* WRITTEN TASKS:
(a) In the market-support analysis, near what level did the YM close trading on Monday, March 9?
(b) Carry on the market-support analysis from the point where it stops.

* READING TEXT:

Going even further, each of these minor wave structure could consist of even smaller price wave structures.  These types of price rotations often populate in 1, 3, 5, 7, 9, 13 and 21 wave structures.  Unlocking the major wave count and minor wave count can help us unlock swing trading and day trading opportunities.

So, to put into context what we are attempting to convey to you is that we believe the peak in early February 2020 was the end of a major wave 3 and the start of a major wave 4 (to the downside).  Because the upside price wave 3 originated after the 2009-10 price bottom, we believe true support in the markets is likely the midpoint of the 2018 price rotation range or near the low price levels of 2018.  These price levels represent a very clear support level and low price target level that continues to follow the price structure rules of Fibonacci and Elliot Wave.  If the 2018 lows are breached and the markets continue to push lower, then we fall back to the 2016 price lows and midpoint level.


This Weekly YM chart highlights the two lower MAGENTA lines that we believe represent clear price support for the Dow Jones (24,000 & 21,450).  At this point, the YM has already moved below the 24,000 level and closed trading on Monday, March 9, near 23,900.  Although this price level has breached the 24,000 level, we do not consider “support” a hard level (like concrete).  It is like water in many cases and it matters what price does when it reaches this level.  If price finds support near this level, it will begin to bottom out and potentially trade sideways before attempting to move higher.  If not, the price may stall near this 24,000 level before breaking down to the 21,450 level (or lower).

We do believe the INDU/YM will put in a bottom before the ES and NQ do.  Thus, we believe support will be found in the INDU/YM well before support is found in the other major US stock market indexes.


This SPY Weekly chart highlights the same setup with the two MAGENTA lines we’ve drawn.  The first level of support for SPY is $261~$262.  We believe this midpoint of 2018 high to the low trading range will offer a fairly strong support level for the SPY to attempt to set up a price bottom.  Below that, the $234 level (the lower range of the 2018 trading year) would provide very clear support for the SPY.

* DATA BLOCK:

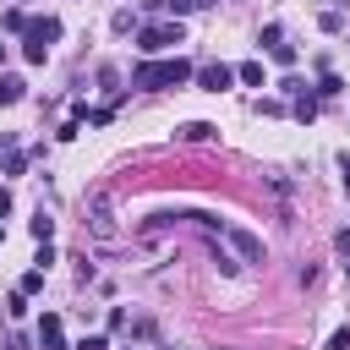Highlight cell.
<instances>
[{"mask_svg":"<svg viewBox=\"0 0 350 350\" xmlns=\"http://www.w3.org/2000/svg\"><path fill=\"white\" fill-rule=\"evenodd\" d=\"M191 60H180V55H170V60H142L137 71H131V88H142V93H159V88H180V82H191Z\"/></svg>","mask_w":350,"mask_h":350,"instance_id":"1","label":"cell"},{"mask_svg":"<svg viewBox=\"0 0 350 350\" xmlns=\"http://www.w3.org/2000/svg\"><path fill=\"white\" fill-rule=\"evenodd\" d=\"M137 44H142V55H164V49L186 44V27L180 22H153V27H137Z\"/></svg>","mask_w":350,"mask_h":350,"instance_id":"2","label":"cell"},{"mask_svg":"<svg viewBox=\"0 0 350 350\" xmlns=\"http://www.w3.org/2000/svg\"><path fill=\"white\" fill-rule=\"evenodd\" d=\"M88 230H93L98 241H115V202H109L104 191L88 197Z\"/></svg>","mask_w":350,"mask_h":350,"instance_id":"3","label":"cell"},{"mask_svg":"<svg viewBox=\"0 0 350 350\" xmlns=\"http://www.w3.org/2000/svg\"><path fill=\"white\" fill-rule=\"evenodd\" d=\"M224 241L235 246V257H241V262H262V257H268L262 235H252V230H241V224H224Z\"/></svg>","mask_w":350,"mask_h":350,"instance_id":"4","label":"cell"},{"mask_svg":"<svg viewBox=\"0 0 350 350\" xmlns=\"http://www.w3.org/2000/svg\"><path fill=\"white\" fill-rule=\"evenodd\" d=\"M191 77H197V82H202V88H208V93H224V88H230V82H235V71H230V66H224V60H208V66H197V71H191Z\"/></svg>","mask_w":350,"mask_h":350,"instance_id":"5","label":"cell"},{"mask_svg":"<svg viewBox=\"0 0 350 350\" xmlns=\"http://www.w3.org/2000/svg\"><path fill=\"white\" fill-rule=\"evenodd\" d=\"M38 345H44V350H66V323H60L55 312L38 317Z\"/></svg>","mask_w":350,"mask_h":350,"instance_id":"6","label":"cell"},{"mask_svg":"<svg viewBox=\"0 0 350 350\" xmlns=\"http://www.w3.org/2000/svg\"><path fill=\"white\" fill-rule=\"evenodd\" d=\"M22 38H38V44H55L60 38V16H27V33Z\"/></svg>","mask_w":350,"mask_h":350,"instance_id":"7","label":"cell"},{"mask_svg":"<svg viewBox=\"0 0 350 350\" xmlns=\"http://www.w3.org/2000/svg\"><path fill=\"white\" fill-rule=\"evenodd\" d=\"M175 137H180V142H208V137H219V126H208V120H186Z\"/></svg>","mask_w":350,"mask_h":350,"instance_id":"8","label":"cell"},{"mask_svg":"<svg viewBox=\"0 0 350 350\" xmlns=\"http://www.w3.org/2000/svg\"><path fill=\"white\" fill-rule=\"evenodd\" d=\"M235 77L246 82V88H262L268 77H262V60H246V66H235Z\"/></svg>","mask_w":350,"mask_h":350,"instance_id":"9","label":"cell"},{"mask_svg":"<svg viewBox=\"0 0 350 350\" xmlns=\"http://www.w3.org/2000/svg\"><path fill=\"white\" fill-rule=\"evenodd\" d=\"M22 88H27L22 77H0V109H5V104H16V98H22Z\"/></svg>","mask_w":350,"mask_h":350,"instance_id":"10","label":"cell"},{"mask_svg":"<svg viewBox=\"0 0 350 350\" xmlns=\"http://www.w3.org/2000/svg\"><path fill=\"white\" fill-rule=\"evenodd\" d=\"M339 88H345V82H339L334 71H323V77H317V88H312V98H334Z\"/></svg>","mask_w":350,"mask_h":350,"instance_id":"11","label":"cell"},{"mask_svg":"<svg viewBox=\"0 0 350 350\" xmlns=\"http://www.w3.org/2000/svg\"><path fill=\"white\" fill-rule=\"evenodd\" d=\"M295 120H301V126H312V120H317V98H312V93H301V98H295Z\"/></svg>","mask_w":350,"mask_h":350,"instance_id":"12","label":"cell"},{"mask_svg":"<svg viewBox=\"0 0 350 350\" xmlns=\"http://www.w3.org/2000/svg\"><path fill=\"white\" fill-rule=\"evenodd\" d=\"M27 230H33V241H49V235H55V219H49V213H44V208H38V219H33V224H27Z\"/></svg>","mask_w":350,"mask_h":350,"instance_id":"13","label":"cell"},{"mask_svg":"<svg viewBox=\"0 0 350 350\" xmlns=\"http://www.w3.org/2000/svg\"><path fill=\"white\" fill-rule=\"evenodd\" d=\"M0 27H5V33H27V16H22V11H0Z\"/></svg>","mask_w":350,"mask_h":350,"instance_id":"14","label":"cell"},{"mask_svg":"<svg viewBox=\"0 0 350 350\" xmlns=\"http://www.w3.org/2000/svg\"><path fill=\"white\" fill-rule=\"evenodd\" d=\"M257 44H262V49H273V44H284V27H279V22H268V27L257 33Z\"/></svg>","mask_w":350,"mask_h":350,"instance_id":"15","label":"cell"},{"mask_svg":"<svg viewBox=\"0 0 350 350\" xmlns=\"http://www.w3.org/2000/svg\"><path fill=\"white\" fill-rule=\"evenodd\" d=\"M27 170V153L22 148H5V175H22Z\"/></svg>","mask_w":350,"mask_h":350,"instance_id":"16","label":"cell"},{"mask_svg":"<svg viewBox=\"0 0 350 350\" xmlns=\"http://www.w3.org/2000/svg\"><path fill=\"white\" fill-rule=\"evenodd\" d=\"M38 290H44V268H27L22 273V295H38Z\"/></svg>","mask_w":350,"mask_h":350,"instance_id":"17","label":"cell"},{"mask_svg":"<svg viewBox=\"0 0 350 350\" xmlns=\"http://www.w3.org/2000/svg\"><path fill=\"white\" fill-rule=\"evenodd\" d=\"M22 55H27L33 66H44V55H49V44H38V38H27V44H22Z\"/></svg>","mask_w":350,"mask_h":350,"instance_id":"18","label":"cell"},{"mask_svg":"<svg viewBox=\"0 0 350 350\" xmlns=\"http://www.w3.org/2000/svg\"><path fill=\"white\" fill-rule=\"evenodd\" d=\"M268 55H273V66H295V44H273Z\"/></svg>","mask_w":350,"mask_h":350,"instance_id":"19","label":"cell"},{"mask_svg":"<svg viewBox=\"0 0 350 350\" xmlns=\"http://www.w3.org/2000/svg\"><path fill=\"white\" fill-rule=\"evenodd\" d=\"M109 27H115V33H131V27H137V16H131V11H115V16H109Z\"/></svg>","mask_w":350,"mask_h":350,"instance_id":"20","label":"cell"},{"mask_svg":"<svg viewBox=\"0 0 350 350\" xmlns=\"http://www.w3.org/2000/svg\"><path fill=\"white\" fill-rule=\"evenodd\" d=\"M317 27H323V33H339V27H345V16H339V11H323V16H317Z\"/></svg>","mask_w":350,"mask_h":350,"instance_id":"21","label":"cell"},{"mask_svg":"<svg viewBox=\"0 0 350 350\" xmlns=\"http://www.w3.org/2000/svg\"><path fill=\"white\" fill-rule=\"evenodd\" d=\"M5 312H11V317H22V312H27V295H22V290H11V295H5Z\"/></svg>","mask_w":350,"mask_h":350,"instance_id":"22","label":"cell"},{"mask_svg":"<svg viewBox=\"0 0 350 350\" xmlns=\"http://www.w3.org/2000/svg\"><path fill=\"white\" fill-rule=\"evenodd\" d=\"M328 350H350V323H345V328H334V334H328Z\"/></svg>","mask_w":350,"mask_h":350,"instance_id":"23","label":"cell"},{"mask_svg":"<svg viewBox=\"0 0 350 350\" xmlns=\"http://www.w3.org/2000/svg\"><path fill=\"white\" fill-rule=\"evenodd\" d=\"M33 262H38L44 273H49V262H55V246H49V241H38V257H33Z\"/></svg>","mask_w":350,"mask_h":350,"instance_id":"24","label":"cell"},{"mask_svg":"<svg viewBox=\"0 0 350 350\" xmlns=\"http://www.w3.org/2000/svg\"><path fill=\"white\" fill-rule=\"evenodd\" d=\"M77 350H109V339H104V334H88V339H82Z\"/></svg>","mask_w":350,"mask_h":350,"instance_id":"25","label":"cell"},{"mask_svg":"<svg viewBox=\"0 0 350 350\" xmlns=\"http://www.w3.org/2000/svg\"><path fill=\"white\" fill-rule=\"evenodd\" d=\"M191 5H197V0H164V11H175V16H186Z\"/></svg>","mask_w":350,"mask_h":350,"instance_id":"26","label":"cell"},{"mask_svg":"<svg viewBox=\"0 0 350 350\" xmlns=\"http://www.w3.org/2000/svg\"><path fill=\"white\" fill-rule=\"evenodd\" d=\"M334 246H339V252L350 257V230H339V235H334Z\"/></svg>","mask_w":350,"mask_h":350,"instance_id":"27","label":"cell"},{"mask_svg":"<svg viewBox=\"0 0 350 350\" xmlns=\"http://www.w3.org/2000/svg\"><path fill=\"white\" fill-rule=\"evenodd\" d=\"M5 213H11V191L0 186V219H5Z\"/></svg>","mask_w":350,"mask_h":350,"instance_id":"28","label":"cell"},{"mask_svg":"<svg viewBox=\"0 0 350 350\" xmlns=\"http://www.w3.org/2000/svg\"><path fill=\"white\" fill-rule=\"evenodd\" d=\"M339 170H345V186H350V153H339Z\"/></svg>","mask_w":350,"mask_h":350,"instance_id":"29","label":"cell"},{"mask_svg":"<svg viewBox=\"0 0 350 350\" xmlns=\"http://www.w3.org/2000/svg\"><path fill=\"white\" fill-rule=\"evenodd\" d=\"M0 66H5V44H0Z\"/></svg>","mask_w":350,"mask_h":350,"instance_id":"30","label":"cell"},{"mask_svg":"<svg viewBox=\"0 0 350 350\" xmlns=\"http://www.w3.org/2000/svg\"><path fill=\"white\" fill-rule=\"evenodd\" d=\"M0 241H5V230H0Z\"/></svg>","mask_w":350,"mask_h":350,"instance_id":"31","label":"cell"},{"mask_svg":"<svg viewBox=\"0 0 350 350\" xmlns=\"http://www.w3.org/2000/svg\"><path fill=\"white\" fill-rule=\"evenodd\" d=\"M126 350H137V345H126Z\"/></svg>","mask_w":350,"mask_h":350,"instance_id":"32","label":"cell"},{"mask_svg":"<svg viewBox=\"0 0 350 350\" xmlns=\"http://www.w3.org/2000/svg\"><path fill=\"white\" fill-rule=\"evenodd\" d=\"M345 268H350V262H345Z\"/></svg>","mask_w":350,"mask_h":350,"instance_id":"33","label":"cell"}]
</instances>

* PER-TASK OUTPUTS:
(a) Near 23,900.

(b)
The same type of price theory and expectations are at play on this chart as with the YM chart above.  The YM has already reached our first level of support, yet the SPY is still $12 away from this first support level.  This would suggest the YM may begin to set up some type of price support while the SPY may continue to trail a bit lower over time.

If this first level of support does not hold, then we would be looking for the 2018 price low levels (near $234) to become the next target for support.  Ultimately, the price must either continue to attempt to break previous low price points as it attempts to establish “new price lows” or, at some point, it will fail to break past lows and that is where it will find support.  The midpoint, often called the “belt line” (a Japanese Candlestick term) is used by technicians for two reasons: first, it represents 50% of a defined price range and, second, Japanese Candlestick theory teaches us the BeltLine is “the center of control” or price.  Once price breaks this level, then further trending may continue.


Lastly, this NQ Weekly chart with the three MAGENTA lines drawn on it.  The top line is the 2018 price peak level.  The middle line is the midpoint of the 2018 trading range.  The lower line is the bottom of the 2018 trading range.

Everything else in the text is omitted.